Sie blinzelt und schweigt. Ich weiß, dass es ihr bewusst ist, aber sie kann nicht anders. Ihr Smartphone ist ihr ganzes Leben. Zu wissen, was die Welt über sie denkt, ist ihr so wichtig wie Sauerstoff. Sie kann es nicht ertragen, dass jemand sie nicht mag, also kompensiert sie es.

»Warum postest du so etwas, wenn es nicht wahr ist?«, frage ich und werfe einen Blick auf das Selfie, das sie hochladen wollte. »Du bist auf der Bühne umgekippt, Daisy. Irgendein Arschloch hat dir eine verdammte Dose an den Kopf geworfen!«

»Weil es mein Job ist.«

»Aber es ist nicht die Wahrheit. Wozu also ist es dann gut?«

Sie lacht höhnisch, als würde ich nichts davon verstehen, und vermutlich ist das auch der Fall. Ich fühle mich meilenweit von ihrer Welt entfernt, die ich immer mehr hasse.

»Die Leute wollen keine Wahrheit«, sagt sie und greift nach ihrem Handy. »Sie bezahlen nicht für eine müde und deprimierte Version von Daisy Coleman. Weißt du, was die Öffentlichkeit noch mehr hasst als einen gescheiterten Star?
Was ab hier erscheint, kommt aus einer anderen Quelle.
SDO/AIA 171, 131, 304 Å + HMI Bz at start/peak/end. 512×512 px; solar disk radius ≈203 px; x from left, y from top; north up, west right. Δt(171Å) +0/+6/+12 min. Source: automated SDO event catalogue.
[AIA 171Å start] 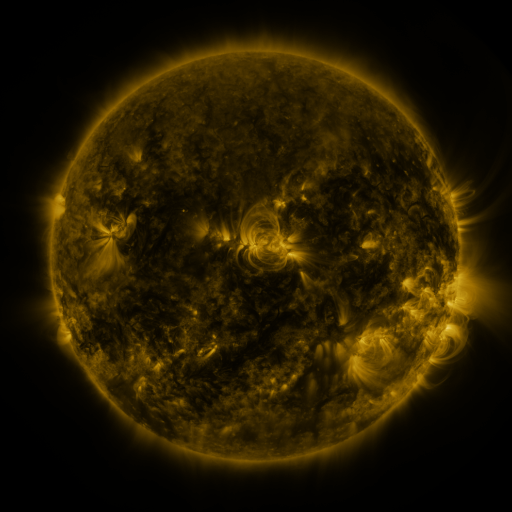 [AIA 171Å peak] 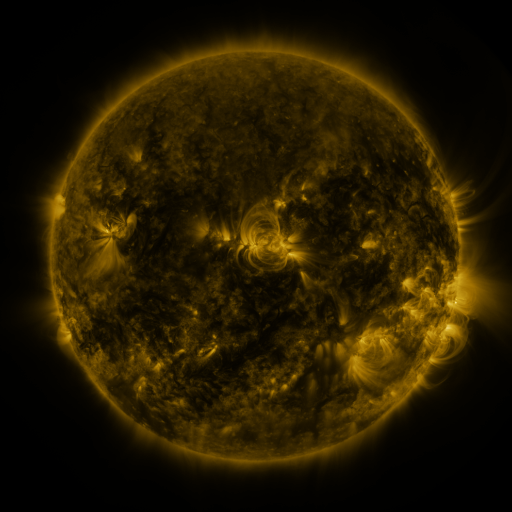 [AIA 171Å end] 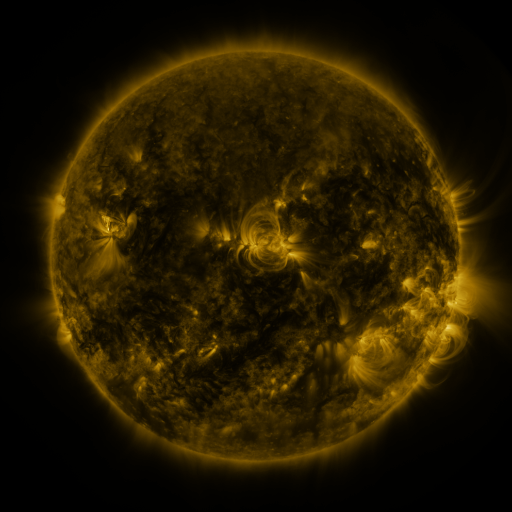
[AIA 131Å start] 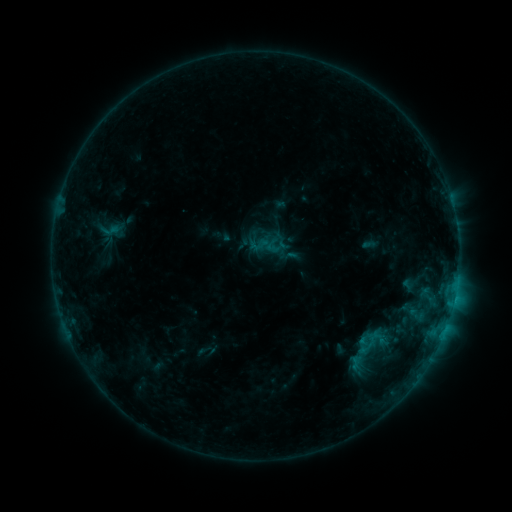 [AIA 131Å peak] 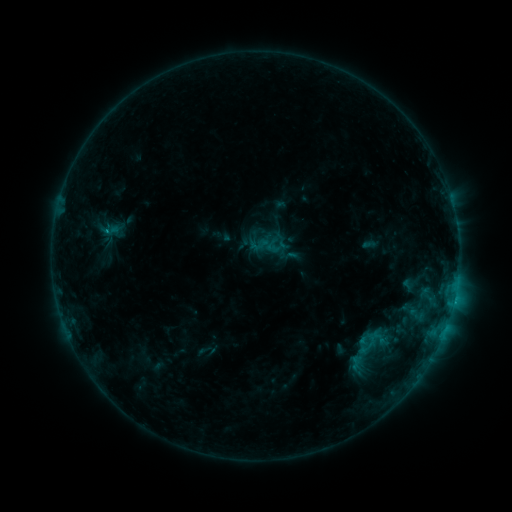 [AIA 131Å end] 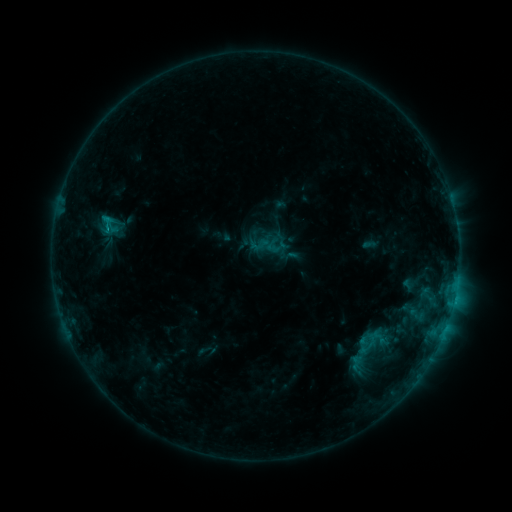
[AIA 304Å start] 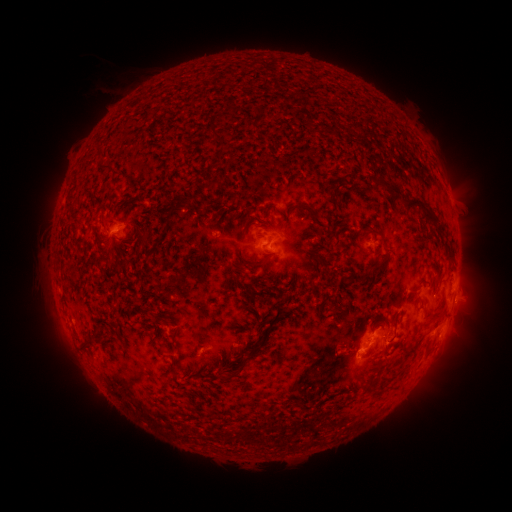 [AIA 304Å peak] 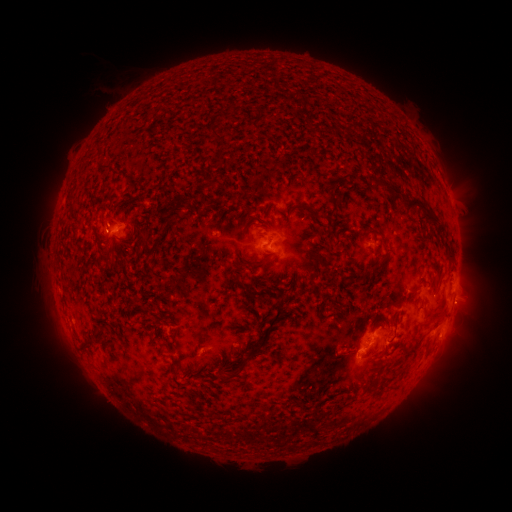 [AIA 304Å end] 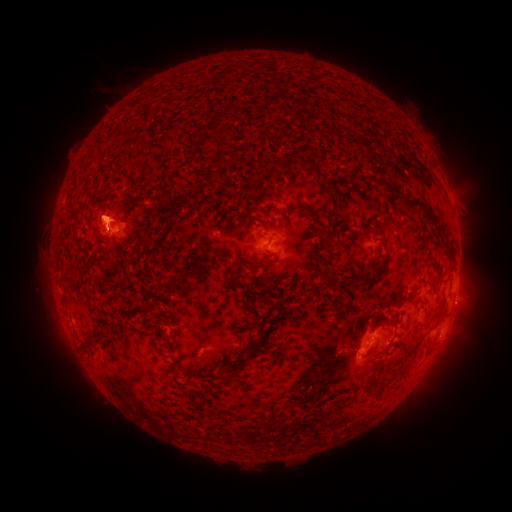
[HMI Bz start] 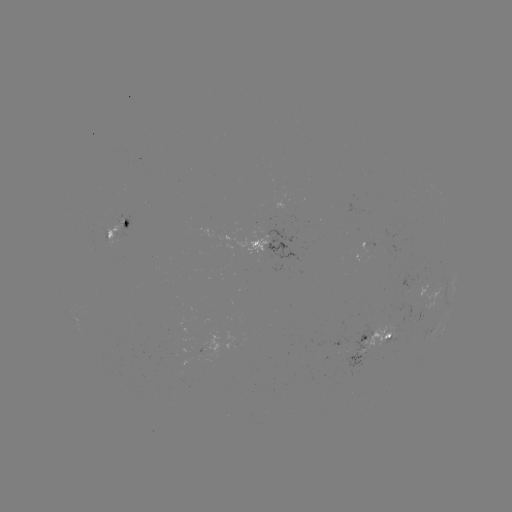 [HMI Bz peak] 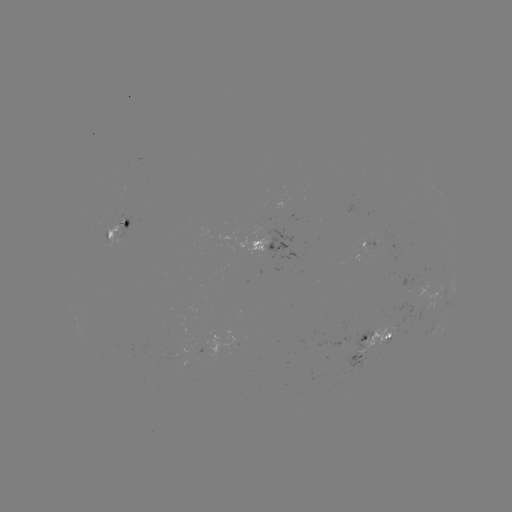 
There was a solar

Einen Star, der alles hat, was er braucht … und sich trotzdem beschwert.«

Ich weiß genau, was sie meint, und es bricht mir fast das Herz. Nachdem sie ohnmächtig geworden war, fragte Kate sie, was mit ihr nicht stimme. Daisy weinte und sagte, alles wäre zu schwierig und sie sei unglücklich.

Es war das erste Mal, dass sie es aussprach.

Aber Kate schaute nur auf sie herunter, stemmte die Hände in die Hüften und sagte: »Weißt du, wie viele Menschen töten würden, um an deiner Stelle zu sein? Hör auf, dich zu beschweren, und werd erwachsen. Meine Güte, die ganze Welt liegt dir zu Füßen!«

Vermutlich werde ich mich mein Leben lang daran erinnern, was Daisy schluchzend als Antwort hauchte: »Warum habe ich dann das Gefühl, dass die Welt mich in der Hand hat?«

Ich habe Angst. Ich habe Angst, dass sie sie ein für alle Mal zerbrechen.

»Du würdest es mir doch sagen … wenn du an deiner Belastungsgrenze angekommen wärst, nicht wahr?«

Ihr Gesicht zeigt keine Regung. Ich sehe, wie sie schluckt, und dann schenkt sie mir dieses Lächeln, das ich aus tiefstem Herzen hasse.

Das Lächeln für die Journalisten.

»Aber natürlich.«

Und dann macht sie da weiter, wo sie aufgehört hat. Den Rest des Nachmittags verbringe ich damit, ihr hinter der Glasscheibe des Studios beim Singen zuzusehen. Unzählige Male fängt sie wieder von vorn an und ärgert sich. Nichts ist ihr je perfekt genug.

Selbst wenn man ihr sagt, dass eine Aufnahme gelungen ist, will sie es ein weiteres Mal versuchen, um es noch besser zu machen.

Wieder einmal vibriert mein Telefon in meiner Jacke. Ich muss nicht hinsehen, um zu wissen, wer dran ist. Meine Mutter.

Mama: Undankbarer Psychopath! Ich habe dich vor der Straße gerettet und das ist nun der Dank dafür! Gut, dass du gegangen bist!

Ich habe nach unserem letzten Telefonat auf keine ihrer Nachrichten geantwortet, aber sie lässt nicht locker. Inzwischen zeigt sie ihr wahres Gesicht. Nachdem sie zunächst versucht hat, mich zu erweichen, und merkte, dass es nicht funktioniert, beschimpft sie mich jetzt.

Ich hebe die Augen zum Himmel. Erbärmlich.